Il governo lo fa in una lettera dell’Avvocato dello Stato, Lorenzo D’Ascia, nel procedimento alla Cedu scaturito dal ricorso presentato dalla famiglia del detenuto con gli avvocati Andrea Del Corno, Alice Pisapia e Emanuela Strina: e lo fa nonostante nei tre processi italiani l’iniziale condanna-pilota in Tribunale a Milano nel 2014 di una psicologa e del Ministero della Giustizia (come responsabile civile per mezzo milione di euro di danni) fosse stata poi ribaltata dall’Appello nel 2015 e dalla Cassazione nel 2016 in una assoluzione “perché il fatto non costituisce reato”, nell’assunto che il suicidio fosse stato un esito imprevedibile e rispetto al quale era stato fatto tutto il possibile.

Ma per scongiurare che il ricorso della famiglia a Strasburgo potesse invece sfociare ora in una condanna europea dell’Italia, ecco che Roma - per chiudere la procedura in base al regolamento della Corte - ha scelto di ammettere la violazione della Convenzione e di offrire alla famiglia un risarcimento dei danni morali, pari a 32.000 euro. Iniziativa che il padre e i fratelli accettano soprattutto perché vi valorizzano (accanto al riconoscimento della violazione dei diritti del figlio) la terza componente: e cioè l’impegno che l’Italia promette a Strasburgo di mettere in atto le misure, comprese quelle legislative, idonee a garantire in carcere la migliore assistenza alle persone con patologie psichiatriche.

Luca Campanale, 28 anni, affetto da un “disturbo organico della personalità derivato da pregresso grave trauma cranico” in un incidente stradale a 17 anni, e peggiorato poi dall’abuso di alcol e stupefacenti, dopo l’arresto per uno scippo era stato in custodia cautelare due mesi a Pavia, fino a essere trasferito a San Vittore.

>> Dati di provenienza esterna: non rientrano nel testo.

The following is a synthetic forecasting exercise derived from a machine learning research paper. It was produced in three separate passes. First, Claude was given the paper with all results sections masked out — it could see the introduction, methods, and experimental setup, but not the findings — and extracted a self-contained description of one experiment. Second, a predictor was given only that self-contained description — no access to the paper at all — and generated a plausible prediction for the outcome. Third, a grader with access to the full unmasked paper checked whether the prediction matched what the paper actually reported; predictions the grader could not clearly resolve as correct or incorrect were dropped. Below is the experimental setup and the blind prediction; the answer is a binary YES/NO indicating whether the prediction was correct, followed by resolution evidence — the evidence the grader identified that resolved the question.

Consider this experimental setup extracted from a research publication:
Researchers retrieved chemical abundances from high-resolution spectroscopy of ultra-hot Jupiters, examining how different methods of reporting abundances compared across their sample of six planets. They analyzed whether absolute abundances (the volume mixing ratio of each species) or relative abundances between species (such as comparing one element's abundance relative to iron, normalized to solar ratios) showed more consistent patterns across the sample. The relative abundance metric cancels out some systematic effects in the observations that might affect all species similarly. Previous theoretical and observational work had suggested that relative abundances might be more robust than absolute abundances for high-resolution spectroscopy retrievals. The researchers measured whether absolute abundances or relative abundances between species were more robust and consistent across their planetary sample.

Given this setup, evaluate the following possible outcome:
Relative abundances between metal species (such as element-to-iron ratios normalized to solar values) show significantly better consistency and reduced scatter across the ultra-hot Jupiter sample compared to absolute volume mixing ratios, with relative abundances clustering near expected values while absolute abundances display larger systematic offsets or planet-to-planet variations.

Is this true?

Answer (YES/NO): YES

Il suo posto “giusto”, e cioè il posto idoneo per un detenuto che arrivava con “un ben evidente quadro psicotico persecutorio” e con una cartella clinica martoriata da 9 atti di autolesionismo o tentativi di suicidio in 4 mesi, sarebbe dovuto essere nel reparto di massima sorveglianza a vista. Ma nell’estate 2009 non c’era posto: il sovraffollamento di tutto il carcere (1.400 detenuti stipati all’epoca in una capienza teorica da 800 posti) era sovraffollamento anche di quello specifico delicato reparto. E in questo contesto il 30 luglio la psicologa “aveva revocato la sorveglianza a vista e l’inserimento nelle celle a rischio”, mentre la psichiatra “non aveva disposto alcun regime di sorveglianza ma aveva ridotto il presidio farmacologico sulla base di una non riscontrata alleanza terapeutica”.

Partito dall’iniziale contestazione in Corte d’Assise di “abbandono di persona incapace” a provvedere a se stessa, e approdato poi alla riformulazione in “cooperazione in omicidio colposo” di competenza del giudice monocratico Fabio Roia (oggi presidente vicario del Tribunale) milanese, il complicato processo si era sviluppato tra diari clinici, consulenze tecniche e circolari penitenziarie fino alla sentenza che in primo grado aveva assolto la psichiatra ma condannato a 8 mesi la psicologa e (in solido responsabile civile) il Ministero a risarcire ai genitori del detenuto un anticipo di quasi 530 mila euro. Statuizioni civili però cadute con le assoluzioni in Appello e Cassazione.